Newcastle council says New Lambton sports fields are the only available site for the city's proposed new basketball stadium after ruling out the former Shortland tip as a location.
Newcastle Basketball lodged an application late last year to build the Hunter Indoor Sports Centre on Wallarah and Blackley ovals in Turton Road, prompting a backlash from nearby residents, Lambton High School parents and the sports clubs that use the fields.
City of Newcastle staff, NSW Office of Sport representatives and Wallsend MP Sonia Hornery visited the former council tip in Astra Street, Shortland, last week to gauge its suitability as an alternative site.
A council spokesperson said on Wednesday that the landfill site was being remediated through to 2030 in line with NSW Environment Protection Authority regulatory requirements.
"The site's former use as a landfill facility means it is unlikely to be suitable for major development as the landform is unstable, the zoning doesn't allow major development and the site is steep and undulating," a council spokesperson said.
Newcastle Basketball plans to build 12 indoor courts, three of which can be converted to a show court, and parking for 205 cars to replace its dilapidated stadium at Broadmeadow.
The association received $25 million in NSW government funding in 2019 for a new stadium, but rising constructions costs mean the grant will pay for only a first stage of six courts.
Newcastle Basketball failed in its application for $15 million in funding from the first round of the Commonwealth Growing Regions Program announced in May.
The council spokesperson said the state government had advised that "it is not possible to retain the facility within its Hunter Park sporting precinct".
"The Office of Sport and Newcastle Basketball approached City of Newcastle in 2022 to discuss possible sites for the facility in the Newcastle local government area," the spokesperson said.
"As the Office of Sport's grant funding does not provide for purchasing land, the criteria for sites included public ownership (either council-owned or Crown land), minimum land size to cater for the facility, appropriate site zoning and proximity to existing transport infrastructure.

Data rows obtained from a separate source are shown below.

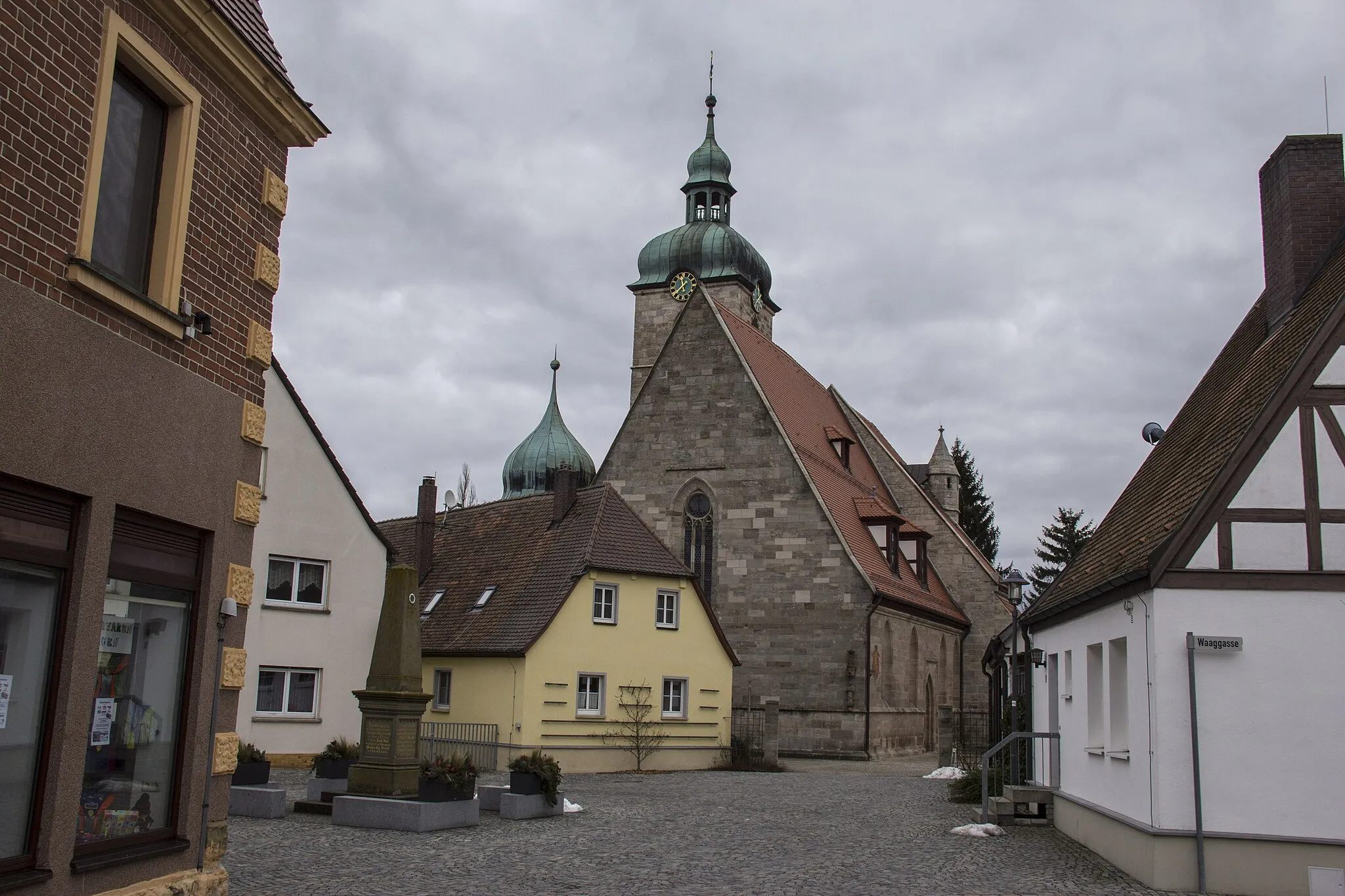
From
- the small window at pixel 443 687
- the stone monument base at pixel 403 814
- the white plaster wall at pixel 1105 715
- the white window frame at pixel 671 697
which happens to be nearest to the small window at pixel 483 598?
the small window at pixel 443 687

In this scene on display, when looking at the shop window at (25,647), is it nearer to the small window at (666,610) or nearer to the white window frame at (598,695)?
the white window frame at (598,695)

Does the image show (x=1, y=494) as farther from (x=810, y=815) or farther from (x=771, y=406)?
(x=771, y=406)

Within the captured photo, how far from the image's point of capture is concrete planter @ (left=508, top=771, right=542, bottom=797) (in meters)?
16.5

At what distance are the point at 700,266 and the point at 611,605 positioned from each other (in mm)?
33127

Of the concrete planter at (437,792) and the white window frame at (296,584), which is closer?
the concrete planter at (437,792)

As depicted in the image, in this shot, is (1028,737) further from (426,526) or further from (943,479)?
(943,479)

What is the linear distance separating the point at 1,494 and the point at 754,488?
28.5 m

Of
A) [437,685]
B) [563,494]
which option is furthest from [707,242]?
[437,685]

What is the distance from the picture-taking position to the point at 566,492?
1168 inches

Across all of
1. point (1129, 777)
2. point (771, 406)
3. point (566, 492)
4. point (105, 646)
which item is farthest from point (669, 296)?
point (105, 646)

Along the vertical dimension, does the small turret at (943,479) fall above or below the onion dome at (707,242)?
below

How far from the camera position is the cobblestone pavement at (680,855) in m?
11.2

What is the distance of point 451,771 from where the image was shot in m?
15.3

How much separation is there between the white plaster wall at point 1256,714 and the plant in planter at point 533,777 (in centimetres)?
793
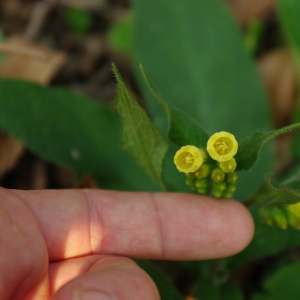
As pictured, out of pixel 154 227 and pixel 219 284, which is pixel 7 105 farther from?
pixel 219 284

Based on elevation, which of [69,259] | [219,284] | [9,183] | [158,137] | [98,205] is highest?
[158,137]

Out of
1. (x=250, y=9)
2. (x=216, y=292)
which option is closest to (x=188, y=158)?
(x=216, y=292)

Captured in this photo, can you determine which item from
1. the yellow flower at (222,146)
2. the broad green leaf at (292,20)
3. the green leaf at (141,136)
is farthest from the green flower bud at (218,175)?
the broad green leaf at (292,20)

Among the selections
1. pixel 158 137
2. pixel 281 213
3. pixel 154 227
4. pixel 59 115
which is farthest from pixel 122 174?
pixel 281 213

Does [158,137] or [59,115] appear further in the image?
[59,115]

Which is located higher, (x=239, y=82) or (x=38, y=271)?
(x=239, y=82)

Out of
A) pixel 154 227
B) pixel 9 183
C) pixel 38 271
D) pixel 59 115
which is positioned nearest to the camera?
pixel 38 271

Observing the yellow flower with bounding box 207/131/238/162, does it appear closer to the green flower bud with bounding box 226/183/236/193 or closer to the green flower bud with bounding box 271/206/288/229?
the green flower bud with bounding box 226/183/236/193
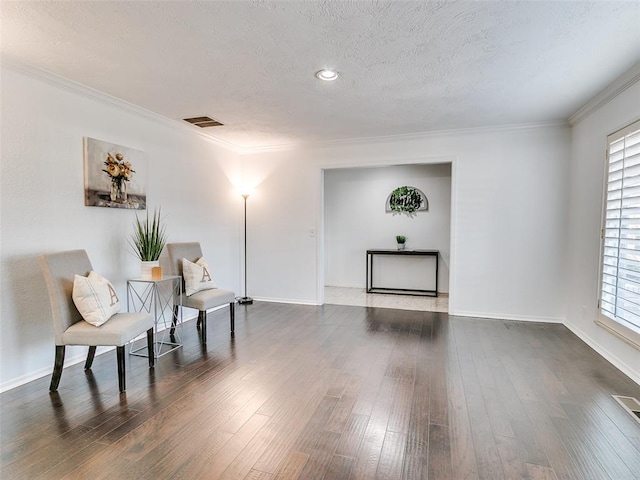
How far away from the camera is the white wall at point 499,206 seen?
4391 mm

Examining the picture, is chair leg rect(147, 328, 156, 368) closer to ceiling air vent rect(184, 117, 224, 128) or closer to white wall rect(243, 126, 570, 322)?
ceiling air vent rect(184, 117, 224, 128)

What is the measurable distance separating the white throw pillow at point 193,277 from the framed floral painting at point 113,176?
0.83 m

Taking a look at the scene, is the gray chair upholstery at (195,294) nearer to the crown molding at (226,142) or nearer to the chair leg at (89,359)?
the chair leg at (89,359)

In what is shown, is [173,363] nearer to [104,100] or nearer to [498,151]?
[104,100]

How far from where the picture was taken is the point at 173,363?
311 cm

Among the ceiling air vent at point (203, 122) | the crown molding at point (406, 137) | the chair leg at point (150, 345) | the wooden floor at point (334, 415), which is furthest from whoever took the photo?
the crown molding at point (406, 137)


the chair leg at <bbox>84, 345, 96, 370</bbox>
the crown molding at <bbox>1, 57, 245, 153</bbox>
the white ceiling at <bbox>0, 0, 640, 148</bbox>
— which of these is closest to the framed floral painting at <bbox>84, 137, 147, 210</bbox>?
the crown molding at <bbox>1, 57, 245, 153</bbox>

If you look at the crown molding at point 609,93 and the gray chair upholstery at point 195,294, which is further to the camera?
the gray chair upholstery at point 195,294

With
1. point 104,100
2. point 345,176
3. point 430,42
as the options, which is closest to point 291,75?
point 430,42

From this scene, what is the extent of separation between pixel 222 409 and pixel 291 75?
2595 mm

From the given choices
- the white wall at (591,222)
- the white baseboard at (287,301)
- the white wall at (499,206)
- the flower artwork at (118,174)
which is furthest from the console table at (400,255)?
the flower artwork at (118,174)

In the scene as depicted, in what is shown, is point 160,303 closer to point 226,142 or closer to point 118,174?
point 118,174

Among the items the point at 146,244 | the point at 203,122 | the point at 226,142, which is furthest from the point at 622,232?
the point at 226,142

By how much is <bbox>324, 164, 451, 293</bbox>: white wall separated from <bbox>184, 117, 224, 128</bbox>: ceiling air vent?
8.52 feet
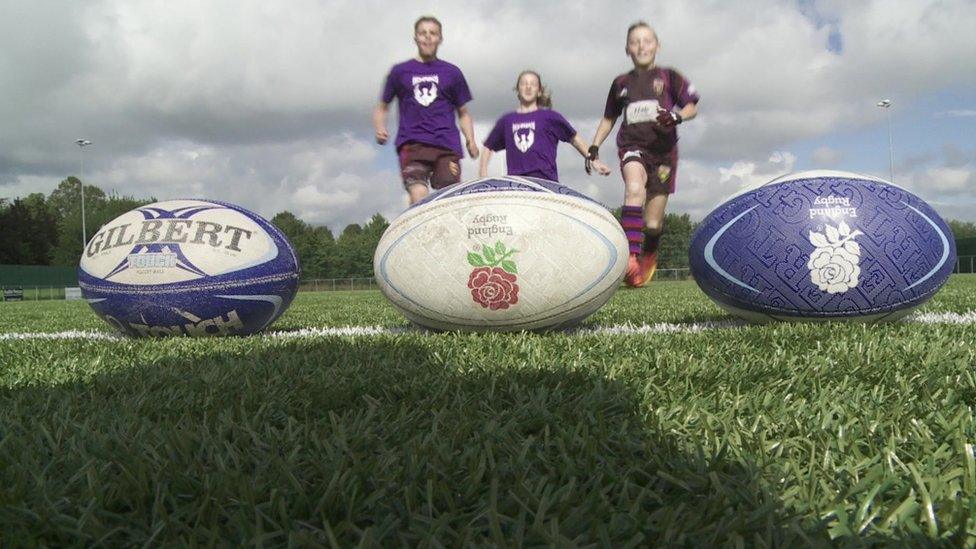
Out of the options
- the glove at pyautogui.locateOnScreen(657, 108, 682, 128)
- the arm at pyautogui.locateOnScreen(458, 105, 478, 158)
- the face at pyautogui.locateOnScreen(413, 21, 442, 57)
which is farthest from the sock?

"The only site that met the criteria is Wallarah Oval, which is Crown land under City of Newcastle's care and control."
The Newcastle Herald asked the Office of Sport why Hunter Park could not accommodate a new basketball stadium but did not receive a response by deadline.
The council said it supported Newcastle Basketball's efforts to find a new home but had raised concerns about parking, traffic and flooding issues at the New Lambton site "which need to be quantified and addressed through the development application process".
The association's drawn-out search for a new home has the potential to delay the government's push for high-rise housing on the existing basketball stadium site.
The Young Road site is one of three the government has identified for high-priority land rezonings to allow for apartment towers under the Broadmeadow "place strategy".
The basketball centre land, which is owned by the government, has the tallest proposed height limits of the three redevelopment sites with potential for 40-storey buildings.
Newcastle Basketball general manager Matt Neason told the Herald last year that the association would have to operate from both the Broadmeadow centre and the new stadium until it had enough funding and development approval for the full project.
Mr Neason left Newcastle Basketball in May.
The Newcastle Falcons NBL1 teams will continue to play out of the 53-year-old Broadmeadow stadium until a new show court is built, which Mr Neason said would take at least five years unless the association received more funding.